A 40-page plan of action drawn up by the Organization for Economic Cooperation and Development was revealed at the G20 summit in Moscow on Friday. A global economic team of 20 nations has endorsed a proposal to rein in tax avoidance practices used by Apple, Google, and other firms.
“The proposal aims to develop rules over the next two years preventing companies from escaping taxes by putting patent rights into shell companies, taking interest deductions in one country without reporting taxable profit in another, and forcing them to disclose to regulators where they report their income around the world,” wrote reporters Jesse Drucker and Rainer Buergin.
Apple and other companies have been accused of using subsidiaries in Ireland and the Netherlands to take advantage of low international tax rates. It is reported that countries that normally accommodate such practices, the Netherlands and Switzerland among them, will back the plan.

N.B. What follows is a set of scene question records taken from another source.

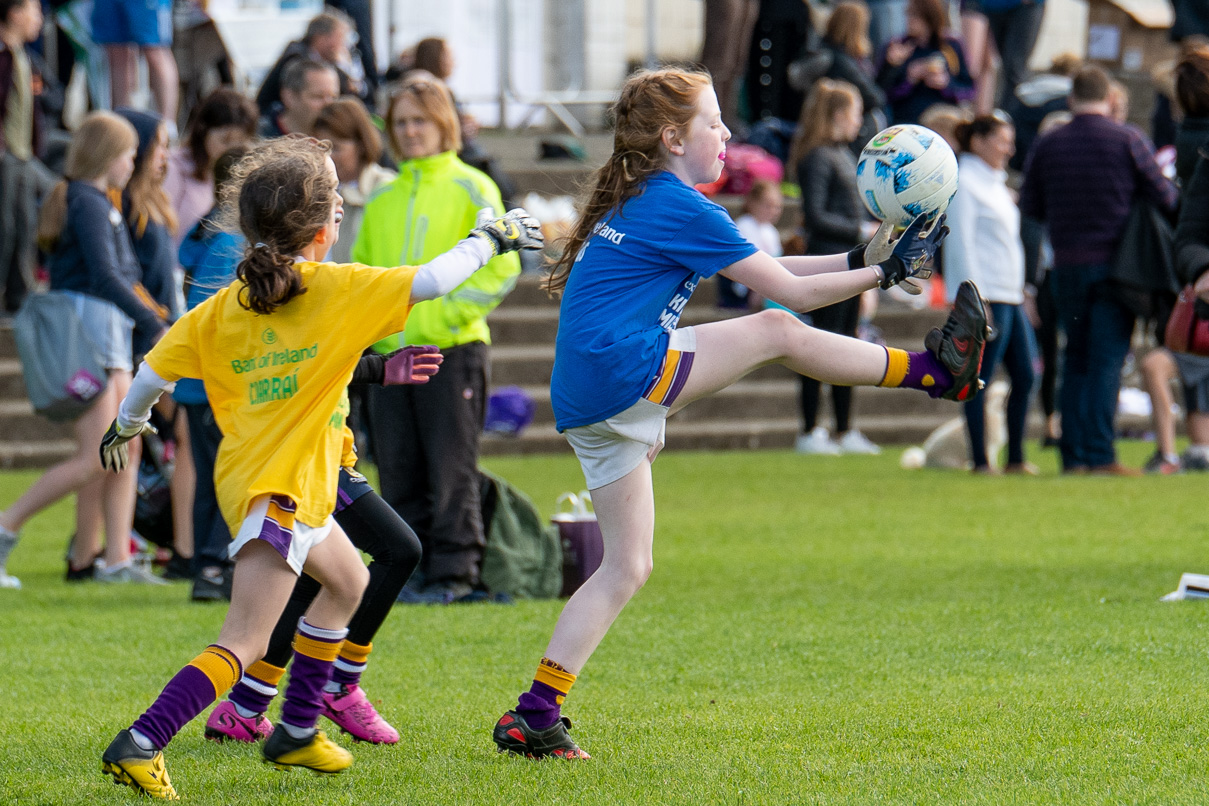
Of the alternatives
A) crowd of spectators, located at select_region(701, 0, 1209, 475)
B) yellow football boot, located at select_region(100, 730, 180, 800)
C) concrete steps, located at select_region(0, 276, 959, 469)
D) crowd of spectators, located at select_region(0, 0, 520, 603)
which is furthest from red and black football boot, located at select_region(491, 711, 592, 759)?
concrete steps, located at select_region(0, 276, 959, 469)

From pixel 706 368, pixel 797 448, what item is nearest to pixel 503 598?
pixel 706 368

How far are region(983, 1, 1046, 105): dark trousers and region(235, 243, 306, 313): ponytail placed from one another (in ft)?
42.0

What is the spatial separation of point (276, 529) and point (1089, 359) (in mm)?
7895

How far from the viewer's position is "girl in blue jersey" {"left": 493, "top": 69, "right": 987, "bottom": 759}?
14.1 ft

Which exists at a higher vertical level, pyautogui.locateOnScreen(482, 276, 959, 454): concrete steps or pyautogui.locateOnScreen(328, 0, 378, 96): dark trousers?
pyautogui.locateOnScreen(328, 0, 378, 96): dark trousers

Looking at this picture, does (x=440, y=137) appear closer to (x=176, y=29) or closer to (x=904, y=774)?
(x=904, y=774)

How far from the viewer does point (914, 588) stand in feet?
22.8

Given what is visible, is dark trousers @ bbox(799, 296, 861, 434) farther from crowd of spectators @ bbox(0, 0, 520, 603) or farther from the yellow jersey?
the yellow jersey

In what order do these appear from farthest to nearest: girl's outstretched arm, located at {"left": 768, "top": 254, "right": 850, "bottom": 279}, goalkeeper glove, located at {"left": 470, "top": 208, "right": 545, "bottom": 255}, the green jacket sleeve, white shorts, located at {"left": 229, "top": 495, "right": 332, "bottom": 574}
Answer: the green jacket sleeve < girl's outstretched arm, located at {"left": 768, "top": 254, "right": 850, "bottom": 279} < goalkeeper glove, located at {"left": 470, "top": 208, "right": 545, "bottom": 255} < white shorts, located at {"left": 229, "top": 495, "right": 332, "bottom": 574}

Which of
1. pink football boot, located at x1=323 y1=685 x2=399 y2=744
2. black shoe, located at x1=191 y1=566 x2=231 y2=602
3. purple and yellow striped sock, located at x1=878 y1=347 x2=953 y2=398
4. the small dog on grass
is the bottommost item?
the small dog on grass

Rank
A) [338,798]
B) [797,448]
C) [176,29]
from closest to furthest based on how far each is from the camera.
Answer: [338,798]
[797,448]
[176,29]

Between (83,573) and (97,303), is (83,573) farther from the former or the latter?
(97,303)

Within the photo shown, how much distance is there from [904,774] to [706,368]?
112 centimetres

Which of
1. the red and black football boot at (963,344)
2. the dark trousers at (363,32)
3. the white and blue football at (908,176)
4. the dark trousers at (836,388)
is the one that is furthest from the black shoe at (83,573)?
the dark trousers at (363,32)
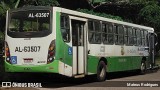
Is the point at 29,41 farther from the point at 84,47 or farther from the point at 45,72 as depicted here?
the point at 84,47

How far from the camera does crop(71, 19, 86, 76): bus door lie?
16703 millimetres

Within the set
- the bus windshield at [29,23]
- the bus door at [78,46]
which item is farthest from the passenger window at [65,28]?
the bus windshield at [29,23]

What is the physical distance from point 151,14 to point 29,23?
2250 cm

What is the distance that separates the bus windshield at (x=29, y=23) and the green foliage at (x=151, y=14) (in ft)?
71.3

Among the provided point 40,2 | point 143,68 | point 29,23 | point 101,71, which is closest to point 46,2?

Apple is able to avoid paying domestic taxes in the U.S. on its international sales through a process known as the “Double Irish” method. Named as such, because companies are required to set up two Irish companies to utilize the loophole. One company owns the intellectual property rights, and the other licenses those same rights to keep its profits low.
Profits that are collected through the second company are taxed at a rate of 12.5%, compared to the 35% international tax rate imposed by the United States.
The strategy has been referred to by Pascal Saint-Amans, director of the OECD’s Centre for Tax Policy, as “double non-taxation.”